Copy each line below in which the string "site" appears.

━━━━━ Materials provided

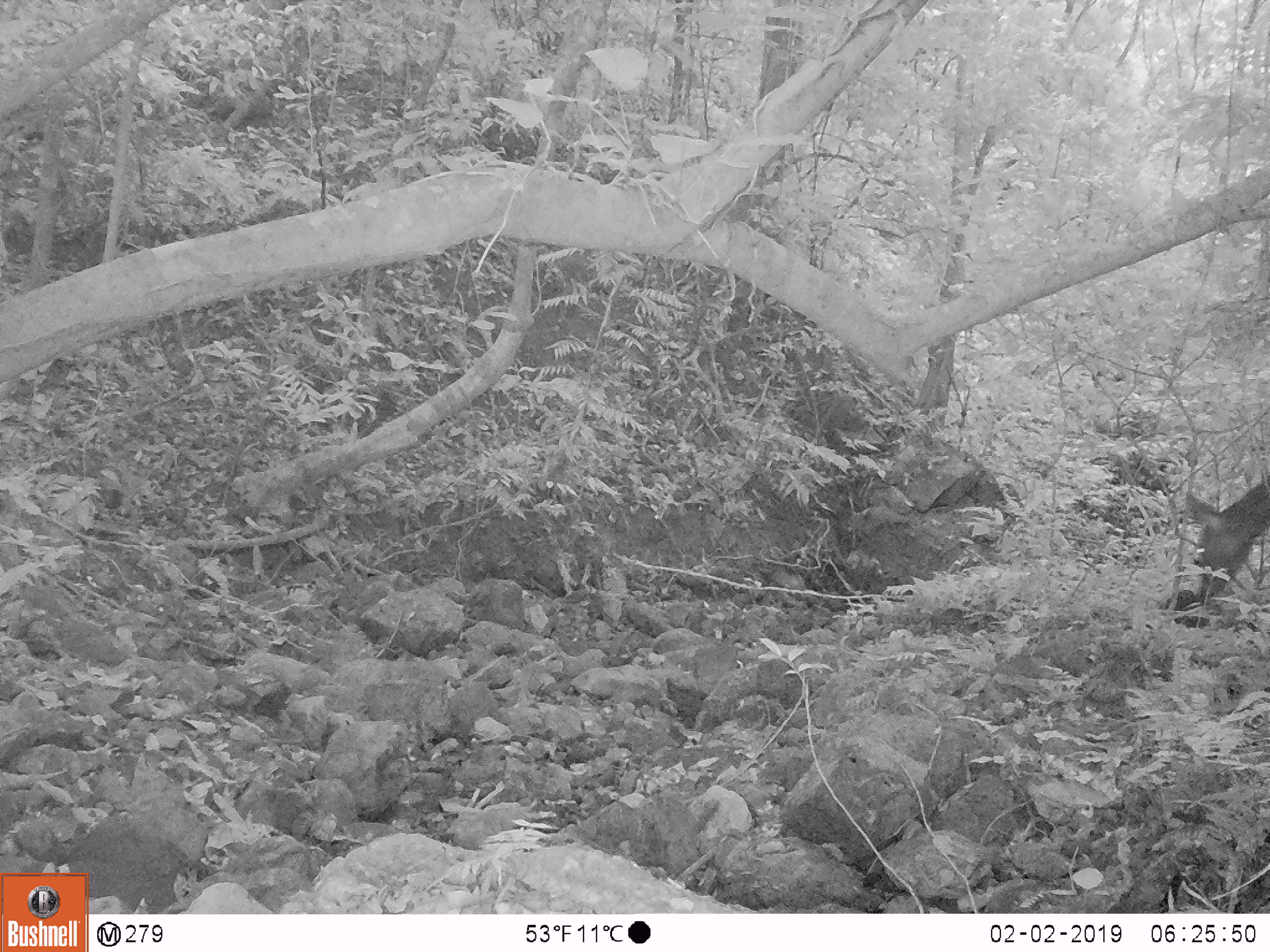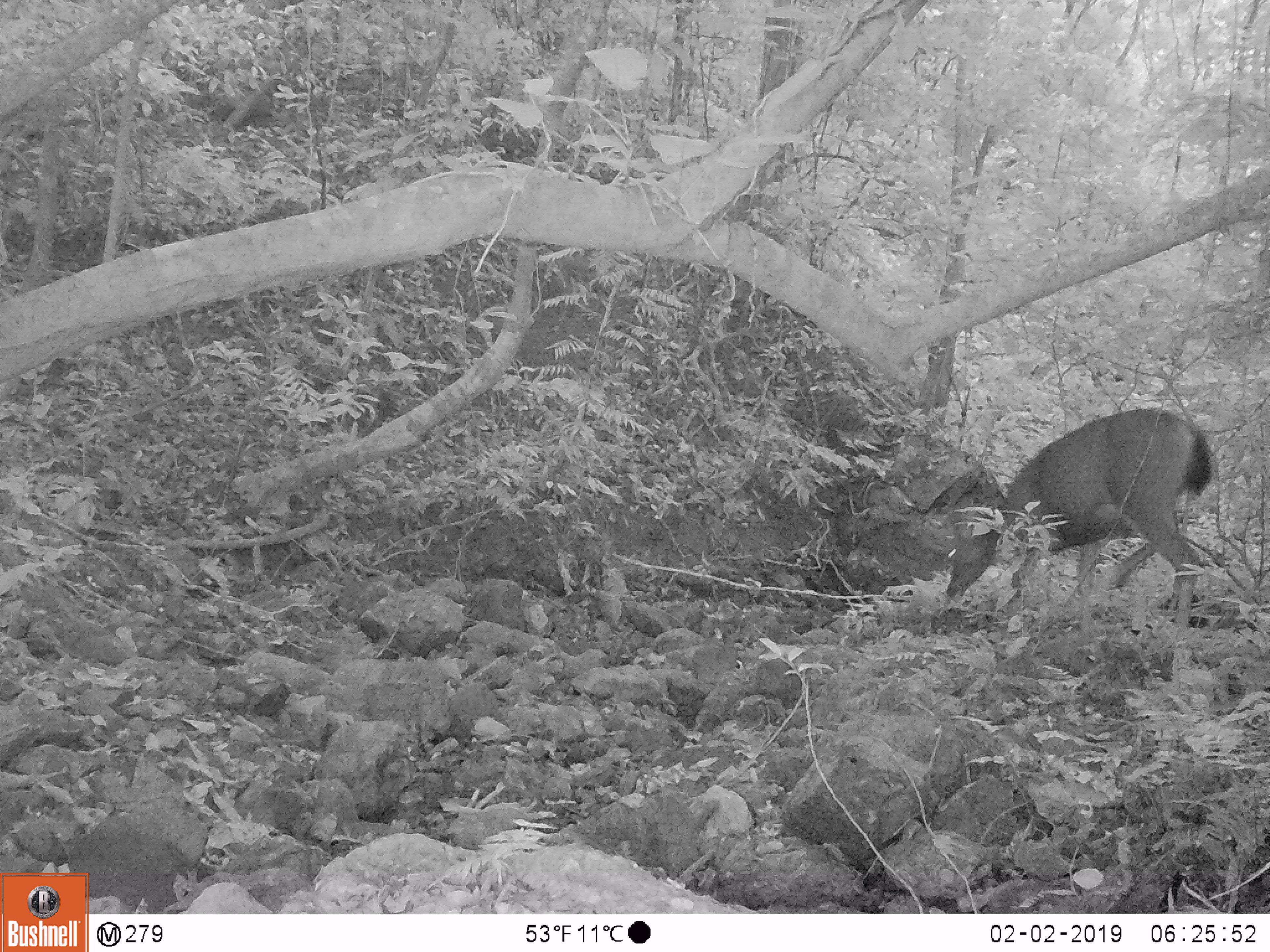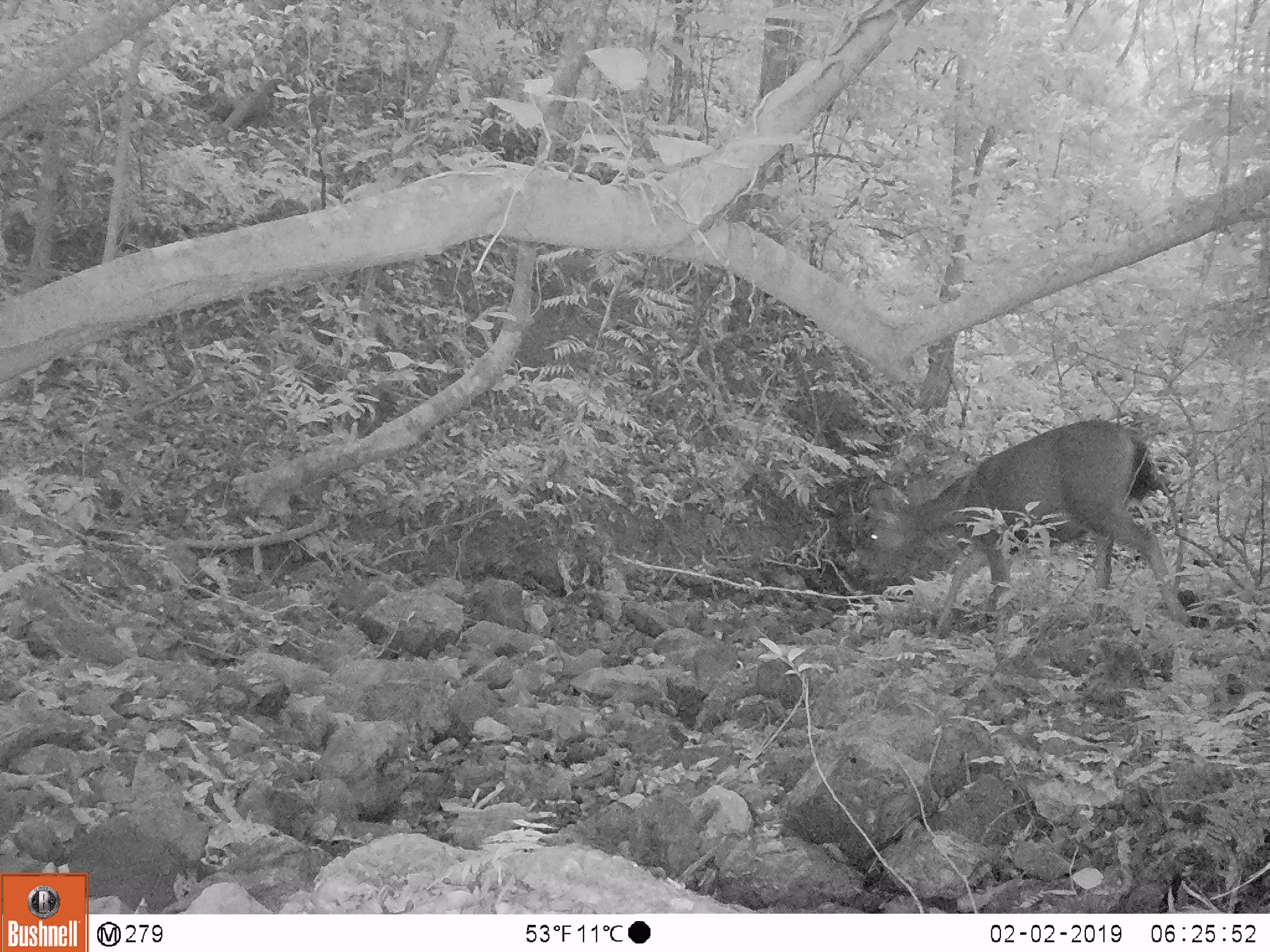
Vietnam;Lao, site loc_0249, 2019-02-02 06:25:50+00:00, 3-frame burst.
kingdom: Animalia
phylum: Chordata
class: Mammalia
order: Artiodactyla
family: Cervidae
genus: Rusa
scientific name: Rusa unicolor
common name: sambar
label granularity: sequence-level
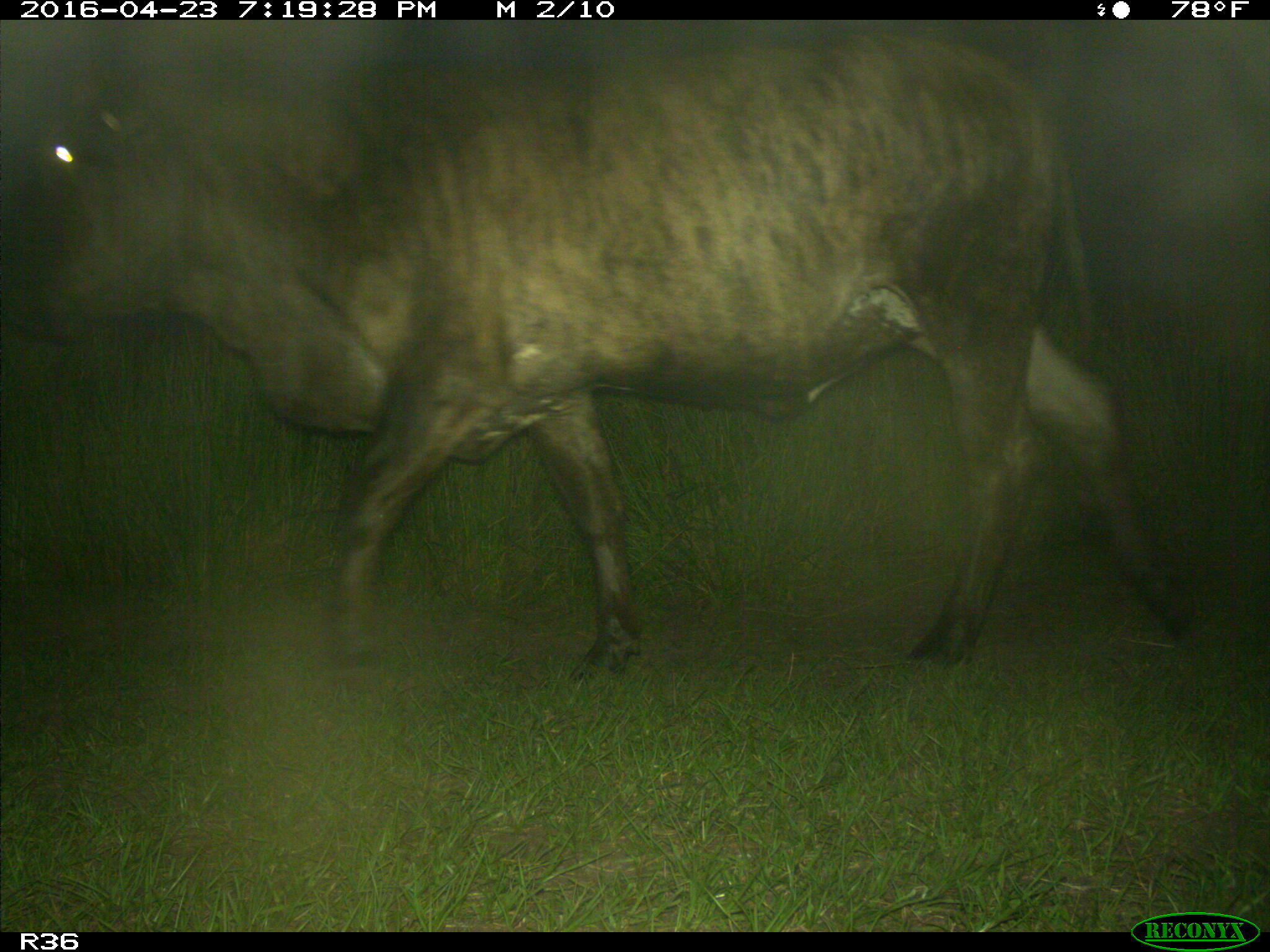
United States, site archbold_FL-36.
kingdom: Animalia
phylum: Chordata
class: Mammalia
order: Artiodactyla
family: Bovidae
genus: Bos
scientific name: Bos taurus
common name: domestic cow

━━━━━━━━━━

Problem solution:
Vietnam;Lao, site loc_0249, 2019-02-02 06:25:50+00:00, 3-frame burst.
United States, site archbold_FL-36.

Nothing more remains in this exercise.